Mode d'emploi: Recopiez les données ci-dessous en changeant chaque « White » en « Black ». Laissez tout le reste tel quel.

[Courts fragments de texte tirés de sites web]
———

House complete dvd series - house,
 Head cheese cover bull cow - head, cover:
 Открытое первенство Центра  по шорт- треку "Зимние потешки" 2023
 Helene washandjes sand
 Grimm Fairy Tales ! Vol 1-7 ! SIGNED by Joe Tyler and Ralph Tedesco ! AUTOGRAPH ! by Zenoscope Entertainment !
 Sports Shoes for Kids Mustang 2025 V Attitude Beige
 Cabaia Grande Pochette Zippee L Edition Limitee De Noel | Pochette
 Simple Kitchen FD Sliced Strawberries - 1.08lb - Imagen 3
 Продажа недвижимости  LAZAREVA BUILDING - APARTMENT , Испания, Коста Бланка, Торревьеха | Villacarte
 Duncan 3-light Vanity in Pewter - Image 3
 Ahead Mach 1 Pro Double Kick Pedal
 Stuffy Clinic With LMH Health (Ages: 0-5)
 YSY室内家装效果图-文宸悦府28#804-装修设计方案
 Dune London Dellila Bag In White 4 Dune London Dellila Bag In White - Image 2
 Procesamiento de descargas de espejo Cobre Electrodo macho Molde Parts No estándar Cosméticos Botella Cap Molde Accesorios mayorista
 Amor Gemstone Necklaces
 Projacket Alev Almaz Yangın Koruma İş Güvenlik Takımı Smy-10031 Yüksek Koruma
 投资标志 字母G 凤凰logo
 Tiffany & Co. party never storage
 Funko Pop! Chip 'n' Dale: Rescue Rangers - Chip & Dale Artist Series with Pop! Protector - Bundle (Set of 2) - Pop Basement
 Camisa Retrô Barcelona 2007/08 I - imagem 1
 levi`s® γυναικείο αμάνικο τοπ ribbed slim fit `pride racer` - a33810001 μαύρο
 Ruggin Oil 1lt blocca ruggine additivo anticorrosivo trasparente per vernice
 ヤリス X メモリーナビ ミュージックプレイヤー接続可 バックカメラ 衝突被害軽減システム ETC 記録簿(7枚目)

———

Votre réponse:
House complete dvd series - house,
 Head cheese cover bull cow - head, cover:
 Открытое первенство Центра  по шорт- треку "Зимние потешки" 2023
 Helene washandjes sand
 Grimm Fairy Tales ! Vol 1-7 ! SIGNED by Joe Tyler and Ralph Tedesco ! AUTOGRAPH ! by Zenoscope Entertainment !
 Sports Shoes for Kids Mustang 2025 V Attitude Beige
 Cabaia Grande Pochette Zippee L Edition Limitee De Noel | Pochette
 Simple Kitchen FD Sliced Strawberries - 1.08lb - Imagen 3
 Продажа недвижимости  LAZAREVA BUILDING - APARTMENT , Испания, Коста Бланка, Торревьеха | Villacarte
 Duncan 3-light Vanity in Pewter - Image 3
 Ahead Mach 1 Pro Double Kick Pedal
 Stuffy Clinic With LMH Health (Ages: 0-5)
 YSY室内家装效果图-文宸悦府28#804-装修设计方案
 Dune London Dellila Bag In Black 4 Dune London Dellila Bag In Black - Image 2
 Procesamiento de descargas de espejo Cobre Electrodo macho Molde Parts No estándar Cosméticos Botella Cap Molde Accesorios mayorista
 Amor Gemstone Necklaces
 Projacket Alev Almaz Yangın Koruma İş Güvenlik Takımı Smy-10031 Yüksek Koruma
 投资标志 字母G 凤凰logo
 Tiffany & Co. party never storage
 Funko Pop! Chip 'n' Dale: Rescue Rangers - Chip & Dale Artist Series with Pop! Protector - Bundle (Set of 2) - Pop Basement
 Camisa Retrô Barcelona 2007/08 I - imagem 1
 levi`s® γυναικείο αμάνικο τοπ ribbed slim fit `pride racer` - a33810001 μαύρο
 Ruggin Oil 1lt blocca ruggine additivo anticorrosivo trasparente per vernice
 ヤリス X メモリーナビ ミュージックプレイヤー接続可 バックカメラ 衝突被害軽減システム ETC 記録簿(7枚目)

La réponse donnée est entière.